# Wie funktioniert ein Echolot ? Interpretation der Darstellung?



## WegaTheMega (2. März 2015)

Hallo,
ich habe mir seit Kurzem mein erstes Echolot (Lowrance Elote 4x HDI) zugelegt. 
Leider ist mir noch nicht alles klar:

- Wie muss ich die Bildschirmanzeige interpretieren? Wo bin ich auf dem Display? In der Mite? Ganz rechts oder links?

- Wo finde ich beim Echolot die Batterieanzeige?
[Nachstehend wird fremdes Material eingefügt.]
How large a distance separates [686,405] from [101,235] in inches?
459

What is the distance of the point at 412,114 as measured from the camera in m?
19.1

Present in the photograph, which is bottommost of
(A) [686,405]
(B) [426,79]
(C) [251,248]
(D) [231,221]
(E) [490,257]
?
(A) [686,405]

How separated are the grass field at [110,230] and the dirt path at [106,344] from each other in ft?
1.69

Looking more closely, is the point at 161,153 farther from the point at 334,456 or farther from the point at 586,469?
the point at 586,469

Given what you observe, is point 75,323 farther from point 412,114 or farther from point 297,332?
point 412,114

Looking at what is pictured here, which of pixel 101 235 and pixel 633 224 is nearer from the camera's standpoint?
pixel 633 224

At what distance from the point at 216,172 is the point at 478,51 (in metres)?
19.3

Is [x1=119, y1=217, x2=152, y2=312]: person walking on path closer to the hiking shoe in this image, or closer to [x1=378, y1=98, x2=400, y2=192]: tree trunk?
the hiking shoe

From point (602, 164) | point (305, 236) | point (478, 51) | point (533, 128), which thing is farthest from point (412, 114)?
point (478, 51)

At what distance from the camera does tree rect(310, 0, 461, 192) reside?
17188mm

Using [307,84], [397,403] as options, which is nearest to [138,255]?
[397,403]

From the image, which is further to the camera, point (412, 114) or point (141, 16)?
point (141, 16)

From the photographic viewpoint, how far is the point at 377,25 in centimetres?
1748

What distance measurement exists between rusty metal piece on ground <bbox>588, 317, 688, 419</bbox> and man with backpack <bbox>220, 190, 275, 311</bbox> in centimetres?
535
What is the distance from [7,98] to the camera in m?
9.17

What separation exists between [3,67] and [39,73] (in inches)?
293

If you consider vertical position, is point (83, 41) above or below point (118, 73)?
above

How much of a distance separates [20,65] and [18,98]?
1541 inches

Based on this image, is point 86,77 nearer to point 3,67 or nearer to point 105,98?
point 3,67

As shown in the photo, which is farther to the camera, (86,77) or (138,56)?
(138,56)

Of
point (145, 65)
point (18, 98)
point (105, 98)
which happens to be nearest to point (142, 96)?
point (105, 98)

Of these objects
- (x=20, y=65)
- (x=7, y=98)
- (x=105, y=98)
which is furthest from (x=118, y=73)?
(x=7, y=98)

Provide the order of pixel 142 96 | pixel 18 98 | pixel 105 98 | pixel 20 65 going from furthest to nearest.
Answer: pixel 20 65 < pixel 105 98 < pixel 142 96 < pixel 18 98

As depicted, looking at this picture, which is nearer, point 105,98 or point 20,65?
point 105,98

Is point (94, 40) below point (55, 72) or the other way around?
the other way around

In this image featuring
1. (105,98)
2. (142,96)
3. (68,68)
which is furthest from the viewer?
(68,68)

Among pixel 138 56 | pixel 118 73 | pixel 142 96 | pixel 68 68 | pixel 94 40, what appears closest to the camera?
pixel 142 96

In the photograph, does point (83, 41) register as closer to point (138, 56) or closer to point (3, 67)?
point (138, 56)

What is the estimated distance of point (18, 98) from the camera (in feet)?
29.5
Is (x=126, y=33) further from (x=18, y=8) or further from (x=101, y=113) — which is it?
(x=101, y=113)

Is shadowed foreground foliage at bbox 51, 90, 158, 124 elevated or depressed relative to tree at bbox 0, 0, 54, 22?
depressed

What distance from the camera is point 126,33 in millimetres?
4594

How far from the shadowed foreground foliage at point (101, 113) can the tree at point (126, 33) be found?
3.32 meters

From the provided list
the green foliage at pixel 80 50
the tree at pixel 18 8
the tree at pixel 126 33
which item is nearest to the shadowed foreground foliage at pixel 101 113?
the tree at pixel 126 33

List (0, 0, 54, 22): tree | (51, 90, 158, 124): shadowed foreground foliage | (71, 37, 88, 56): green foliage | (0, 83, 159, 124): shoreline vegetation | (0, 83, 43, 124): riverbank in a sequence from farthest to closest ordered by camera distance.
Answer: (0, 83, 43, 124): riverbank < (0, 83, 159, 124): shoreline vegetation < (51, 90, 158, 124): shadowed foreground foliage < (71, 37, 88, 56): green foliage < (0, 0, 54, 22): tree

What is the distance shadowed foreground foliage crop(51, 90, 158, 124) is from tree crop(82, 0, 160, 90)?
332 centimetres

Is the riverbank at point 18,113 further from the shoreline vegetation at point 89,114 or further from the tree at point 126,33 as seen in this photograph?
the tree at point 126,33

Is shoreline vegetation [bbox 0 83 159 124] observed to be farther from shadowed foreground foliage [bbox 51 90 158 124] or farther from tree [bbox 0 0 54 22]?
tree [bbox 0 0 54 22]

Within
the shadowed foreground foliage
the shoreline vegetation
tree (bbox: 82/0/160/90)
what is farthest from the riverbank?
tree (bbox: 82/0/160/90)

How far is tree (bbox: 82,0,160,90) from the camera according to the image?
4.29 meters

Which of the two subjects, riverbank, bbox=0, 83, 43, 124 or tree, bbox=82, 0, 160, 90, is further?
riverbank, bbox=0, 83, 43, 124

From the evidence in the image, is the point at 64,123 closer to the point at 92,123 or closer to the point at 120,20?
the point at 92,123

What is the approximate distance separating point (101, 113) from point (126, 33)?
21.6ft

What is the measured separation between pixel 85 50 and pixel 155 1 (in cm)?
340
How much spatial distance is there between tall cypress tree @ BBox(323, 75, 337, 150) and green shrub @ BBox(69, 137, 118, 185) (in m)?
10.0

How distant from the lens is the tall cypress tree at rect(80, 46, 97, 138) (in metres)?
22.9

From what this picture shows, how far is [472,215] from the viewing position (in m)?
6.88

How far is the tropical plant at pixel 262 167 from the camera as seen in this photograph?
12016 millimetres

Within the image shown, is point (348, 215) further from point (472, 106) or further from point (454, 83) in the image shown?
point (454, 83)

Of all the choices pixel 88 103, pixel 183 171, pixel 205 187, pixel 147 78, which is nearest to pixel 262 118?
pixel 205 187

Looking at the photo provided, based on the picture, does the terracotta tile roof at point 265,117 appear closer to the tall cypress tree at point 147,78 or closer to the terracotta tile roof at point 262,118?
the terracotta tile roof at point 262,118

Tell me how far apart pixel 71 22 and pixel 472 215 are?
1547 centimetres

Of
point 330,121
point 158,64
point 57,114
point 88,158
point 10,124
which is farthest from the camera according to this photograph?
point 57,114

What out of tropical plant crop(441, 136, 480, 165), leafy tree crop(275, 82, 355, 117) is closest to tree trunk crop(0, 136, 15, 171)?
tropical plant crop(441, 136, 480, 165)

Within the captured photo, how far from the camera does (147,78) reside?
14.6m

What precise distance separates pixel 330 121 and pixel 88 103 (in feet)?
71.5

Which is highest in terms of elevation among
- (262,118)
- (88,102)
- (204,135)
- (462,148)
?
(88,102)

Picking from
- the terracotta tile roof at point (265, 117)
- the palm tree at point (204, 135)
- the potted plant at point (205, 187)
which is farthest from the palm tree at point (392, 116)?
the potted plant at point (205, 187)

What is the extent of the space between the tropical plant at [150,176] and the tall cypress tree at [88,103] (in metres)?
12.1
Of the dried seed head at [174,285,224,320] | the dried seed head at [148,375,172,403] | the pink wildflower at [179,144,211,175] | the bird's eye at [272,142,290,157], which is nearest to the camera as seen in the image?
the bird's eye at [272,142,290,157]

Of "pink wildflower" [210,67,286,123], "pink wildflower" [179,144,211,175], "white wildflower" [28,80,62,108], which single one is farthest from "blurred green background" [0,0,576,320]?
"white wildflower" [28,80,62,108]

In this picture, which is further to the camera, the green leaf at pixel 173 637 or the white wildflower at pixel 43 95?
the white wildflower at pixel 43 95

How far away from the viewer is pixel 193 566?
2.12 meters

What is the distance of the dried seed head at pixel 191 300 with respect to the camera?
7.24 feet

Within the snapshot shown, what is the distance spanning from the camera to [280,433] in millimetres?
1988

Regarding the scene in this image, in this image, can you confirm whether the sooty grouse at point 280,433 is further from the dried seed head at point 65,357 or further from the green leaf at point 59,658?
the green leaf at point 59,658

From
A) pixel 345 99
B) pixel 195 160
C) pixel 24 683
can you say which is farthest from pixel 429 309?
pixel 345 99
- Ping - Geschwindigkeit: ich nutze das Echolot mit dem iBoat 160. Die Einstellung "normal" erscheint mir logisch, passt das so?


Danke im Voraus! 

LG


----------



## Dominik.L (2. März 2015)

*AW: Wie funktioniert ein Echolot ? Interpretation der Darstellung?*

1. Du bist ganz rechts oben, alles was du auf dem bildschirm siehst ist bereits hinter deinem boot
2. batterieanzeige gibt es nicht, nur eine spannungsanzeige
3. ping je nach belieben, normal ist ok


----------



## Dominik.L (2. März 2015)

*AW: Wie funktioniert ein Echolot ? Interpretation der Darstellung?*

Die spannung findet man bei:
menü-knopf - overlay-daten - konfigurieren - menü-knopf - anfügen - spannung


----------



## 50er-Jäger (2. März 2015)

*AW: Wie funktioniert ein Echolot ? Interpretation der Darstellung?*



WegaTheMega schrieb:


> Hallo,
> ich habe mir seit Kurzem mein erstes Echolot (Lowrance Elote 4x HDI) zugelegt.
> Leider ist mir noch nicht alles klar:
> 
> ...


 

Hätte man sich nicht vor dem kauf etwas mit der Materie beschäftigen sollen?
Woher weißt du denn, dass es das passende Echo für deine Anwendungen ist? |uhoh:


----------



## JacDaRipper (8. März 2015)

*AW: Wie funktioniert ein Echolot ? Interpretation der Darstellung?*

Ja, sehe ich genauso, obwohl das Elite 4 schon mal nicht so schlecht ist. Eine gute Beschreibung für Newbies ist hier http://www.fischfindertest.de/ratgeber/10-wie-funktioniert-ein-fischfinder-echolot.html

Dann mal viel Spaß beim Fische finden. 


Gesendet von iPad mit Tapatalk


----------



## Thomas9904 (8. März 2015)

*AW: Wie funktioniert ein Echolot ? Interpretation der Darstellung?*

älter, aber noch immer informativ und richtig:
http://www.anglerpraxis.de/ausgaben...mit-thomas-schlageter-vom-echolotzentrum.html


----------